In the forum posts, rewrite the passage that begins at the words "Our paths may" and stops after "beaver, isn't he?", with "busy beaver" replaced by "busy bee".

Quoted passage —

= = = = =

Posted: 12/7/2006 7:29:27 PM
Sorry, he is not on my list of things to do!
Our paths may cross...he really does live too close for comfort...although he tends to relocate frequently to different states alot and this week he is a news anchor for one of our local TV stations...he is a busy beaver, isn't he?
Posted: 12/17/2006 11:20:10 AM
|sounds like something out of a seinfeld episode.|
Posted: 12/17/2006 8:10:15 PM
|Let's fix up Mr. Ribbons with Ms. Honker!!|
They could become Mr and Mrs Ribbon-Honker!!
Posted: 12/17/2006 9:20:32 PM
|Good one! ^^^^ |
Designing woman, you always come up with some great replies.
Posted: 12/18/2006 9:47:44 AM
|With regard to the nose blowing... You might mention that she shouldn't blow too hard because she can burst her ear drum.|
With regard to the laughing...

= = = = =

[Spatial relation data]
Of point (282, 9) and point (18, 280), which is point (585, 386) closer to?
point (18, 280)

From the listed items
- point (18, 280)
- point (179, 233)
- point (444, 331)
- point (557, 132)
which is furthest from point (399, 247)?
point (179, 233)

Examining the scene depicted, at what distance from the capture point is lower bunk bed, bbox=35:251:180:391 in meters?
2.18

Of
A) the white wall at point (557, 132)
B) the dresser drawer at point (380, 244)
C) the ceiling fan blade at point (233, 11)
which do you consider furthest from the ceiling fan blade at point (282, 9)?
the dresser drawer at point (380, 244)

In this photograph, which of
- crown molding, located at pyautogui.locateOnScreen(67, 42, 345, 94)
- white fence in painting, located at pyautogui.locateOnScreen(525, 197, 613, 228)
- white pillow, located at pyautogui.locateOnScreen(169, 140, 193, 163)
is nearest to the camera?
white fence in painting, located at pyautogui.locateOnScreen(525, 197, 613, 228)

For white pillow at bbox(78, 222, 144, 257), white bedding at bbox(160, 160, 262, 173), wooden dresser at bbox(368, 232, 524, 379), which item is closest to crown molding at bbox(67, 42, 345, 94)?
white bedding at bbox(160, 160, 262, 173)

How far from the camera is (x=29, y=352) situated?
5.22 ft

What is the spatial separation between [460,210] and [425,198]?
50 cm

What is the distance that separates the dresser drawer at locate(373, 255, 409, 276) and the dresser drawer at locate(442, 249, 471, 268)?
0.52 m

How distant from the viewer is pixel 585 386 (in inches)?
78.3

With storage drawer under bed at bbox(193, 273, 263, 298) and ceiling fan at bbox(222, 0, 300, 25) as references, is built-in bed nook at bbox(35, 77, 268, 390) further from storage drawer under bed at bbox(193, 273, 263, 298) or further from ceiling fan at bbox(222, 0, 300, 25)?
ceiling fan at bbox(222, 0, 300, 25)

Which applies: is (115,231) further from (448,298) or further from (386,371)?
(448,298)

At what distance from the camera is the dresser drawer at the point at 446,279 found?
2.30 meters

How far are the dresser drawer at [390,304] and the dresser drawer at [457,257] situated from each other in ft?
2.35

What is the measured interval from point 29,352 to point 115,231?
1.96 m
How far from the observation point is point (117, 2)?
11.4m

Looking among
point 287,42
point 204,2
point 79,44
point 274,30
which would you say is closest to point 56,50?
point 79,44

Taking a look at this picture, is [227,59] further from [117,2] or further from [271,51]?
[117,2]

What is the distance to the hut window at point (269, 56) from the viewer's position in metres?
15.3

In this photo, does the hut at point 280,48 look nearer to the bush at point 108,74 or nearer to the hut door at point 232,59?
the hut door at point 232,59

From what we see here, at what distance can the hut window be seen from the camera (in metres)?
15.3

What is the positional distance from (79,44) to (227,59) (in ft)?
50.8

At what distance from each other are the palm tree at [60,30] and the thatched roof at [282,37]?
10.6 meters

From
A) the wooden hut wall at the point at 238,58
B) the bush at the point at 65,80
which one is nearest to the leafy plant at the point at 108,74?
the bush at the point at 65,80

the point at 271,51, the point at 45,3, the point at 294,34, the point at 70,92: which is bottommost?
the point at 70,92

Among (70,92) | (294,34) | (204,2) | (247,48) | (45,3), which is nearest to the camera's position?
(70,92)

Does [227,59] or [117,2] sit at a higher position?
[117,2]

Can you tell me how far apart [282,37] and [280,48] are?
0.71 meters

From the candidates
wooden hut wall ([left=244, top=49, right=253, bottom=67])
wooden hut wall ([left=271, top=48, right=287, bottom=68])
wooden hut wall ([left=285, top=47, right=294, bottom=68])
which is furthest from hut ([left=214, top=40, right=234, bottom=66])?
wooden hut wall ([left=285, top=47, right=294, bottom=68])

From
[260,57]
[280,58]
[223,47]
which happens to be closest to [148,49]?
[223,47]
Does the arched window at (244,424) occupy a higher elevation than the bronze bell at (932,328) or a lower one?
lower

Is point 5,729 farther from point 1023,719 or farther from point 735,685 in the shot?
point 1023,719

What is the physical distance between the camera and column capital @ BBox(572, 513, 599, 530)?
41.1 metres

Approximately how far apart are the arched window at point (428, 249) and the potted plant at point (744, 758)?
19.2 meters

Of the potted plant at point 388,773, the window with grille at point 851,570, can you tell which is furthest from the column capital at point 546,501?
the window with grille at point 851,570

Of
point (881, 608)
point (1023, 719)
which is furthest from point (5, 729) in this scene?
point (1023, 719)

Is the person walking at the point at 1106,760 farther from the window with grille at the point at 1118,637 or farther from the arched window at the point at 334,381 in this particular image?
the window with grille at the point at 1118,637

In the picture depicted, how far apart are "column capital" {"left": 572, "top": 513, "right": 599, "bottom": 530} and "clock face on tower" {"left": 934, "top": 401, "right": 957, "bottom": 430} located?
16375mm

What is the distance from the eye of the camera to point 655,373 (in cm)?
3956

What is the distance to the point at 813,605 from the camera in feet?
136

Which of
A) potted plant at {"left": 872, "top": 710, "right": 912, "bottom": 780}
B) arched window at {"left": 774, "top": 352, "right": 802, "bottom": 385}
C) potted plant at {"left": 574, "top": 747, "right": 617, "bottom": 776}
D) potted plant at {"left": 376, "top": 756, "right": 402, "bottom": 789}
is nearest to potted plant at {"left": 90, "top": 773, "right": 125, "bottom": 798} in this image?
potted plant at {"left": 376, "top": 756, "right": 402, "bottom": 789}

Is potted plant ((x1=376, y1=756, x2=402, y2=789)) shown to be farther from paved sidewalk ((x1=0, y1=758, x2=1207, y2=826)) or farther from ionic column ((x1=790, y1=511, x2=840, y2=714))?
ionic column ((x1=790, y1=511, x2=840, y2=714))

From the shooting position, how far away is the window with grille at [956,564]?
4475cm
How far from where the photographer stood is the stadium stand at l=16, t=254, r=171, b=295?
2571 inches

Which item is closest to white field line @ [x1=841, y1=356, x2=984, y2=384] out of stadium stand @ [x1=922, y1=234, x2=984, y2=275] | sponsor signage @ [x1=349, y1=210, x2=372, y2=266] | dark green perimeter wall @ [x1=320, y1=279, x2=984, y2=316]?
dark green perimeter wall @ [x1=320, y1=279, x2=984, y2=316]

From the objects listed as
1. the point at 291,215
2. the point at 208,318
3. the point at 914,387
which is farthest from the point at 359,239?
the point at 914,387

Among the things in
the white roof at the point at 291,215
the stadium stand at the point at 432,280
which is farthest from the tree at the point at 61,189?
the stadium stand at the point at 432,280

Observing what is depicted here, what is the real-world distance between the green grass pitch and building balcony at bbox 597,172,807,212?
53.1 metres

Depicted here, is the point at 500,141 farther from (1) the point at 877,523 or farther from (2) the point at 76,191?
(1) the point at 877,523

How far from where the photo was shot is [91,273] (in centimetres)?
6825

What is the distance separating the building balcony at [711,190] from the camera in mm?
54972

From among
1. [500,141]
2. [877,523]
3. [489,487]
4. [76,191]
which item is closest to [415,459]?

= = = = =

Solved exercise —
Our paths may cross...he really does live too close for comfort...although he tends to relocate frequently to different states alot and this week he is a news anchor for one of our local TV stations...he is a busy bee, isn't he?